A couple days into the New Year, I happened to be trolling http://www.whiteblaze.net/ for some details on the section I plan on covering in the spring, and I gasped right out loud to see the most active thread on the forum: a 24-year-old woman hiking on Blood Mountain on New Year's Day was missing, and it was eventually learned that she was murdered. My heart was in my throat as I read about how this terrible crime had been committed against a sister hiker in a place I knew and loved and remembered so well. I was sick. I could not stop crying for this woman and her family — people hundreds of miles away whom I don't even know but feel somehow connected with.

In the days after learning of Meredith's death, I was so shaken that I could not fathom returning to the trail, especially alone. I even said out loud the words "I am definitely not going back" when Jay and I were lying in bed one night and he asked about my plans for my next hike. Meredith's murderer had taken not only the life of a vibrant and strong young woman, but had violated the many, many other solo hikers — male and female — who now won't be able to venture out in the woods without at least a sliver of fear.
Fast-forward another week, and I'm out for a short hike with Buster in Hudson Mills, still ruminating on how my days of section-hiking the AT were probably over. The Huron River was wide and fast that day because of the thawing of a huge snowfall followed by several days of rain. As I neared the lowest area of the park, I was stunned to see that the river had not only risen unusually high, it had spilled out into a grassy area and completely covered the trail for about a quarter of a mile. I could see to the other side, and even started to cross the flooded area, thinking it couldn't be that deep, but soon realized the current would be thigh-high at the middle.

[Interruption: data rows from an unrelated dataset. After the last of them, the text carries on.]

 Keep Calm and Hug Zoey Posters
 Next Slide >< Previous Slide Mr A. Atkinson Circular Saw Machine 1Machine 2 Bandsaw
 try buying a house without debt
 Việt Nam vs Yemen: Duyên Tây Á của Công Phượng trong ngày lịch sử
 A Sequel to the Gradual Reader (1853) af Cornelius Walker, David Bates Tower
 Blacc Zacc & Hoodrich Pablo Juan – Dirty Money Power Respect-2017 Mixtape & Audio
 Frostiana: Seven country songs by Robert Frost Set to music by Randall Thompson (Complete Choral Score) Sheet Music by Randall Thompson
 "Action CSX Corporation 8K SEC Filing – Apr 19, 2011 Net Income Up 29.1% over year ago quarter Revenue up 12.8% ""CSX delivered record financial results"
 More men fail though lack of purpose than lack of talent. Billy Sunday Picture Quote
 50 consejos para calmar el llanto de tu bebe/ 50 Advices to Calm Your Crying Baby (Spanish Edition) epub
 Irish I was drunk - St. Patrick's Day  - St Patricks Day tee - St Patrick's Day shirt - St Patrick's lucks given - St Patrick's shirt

I couldn't believe it. I had never seen the trail this way. All that grass, those trees — so much of the landscape harmed or even destroyed by all the flooding.
I checked my watch. I couldn't afford to turn back — I really needed to push on in order to make it home by the time the kids got home. But there was no way that I and the dog could get through all that water. So we scouted around for an alternative path and ended up taking a spongy walk through some not-very-promising-looking underbrush. We finally made it to the dry ground on the other side of the flooded area, a little muddy and burr-covered, but pretty happy to be where we wanted to be.
And I realized that maybe God's statement to me in all this was that I needed to view the Meredith incident the same way. To acknowledge it as an unexpected, terrible, destructive event, certainly — but to also know that I can't afford not to press on. That I just need to scout around and find a safe way through to the place I need to be. Because the place I need to be is on the Appalachian Trail; I do know this.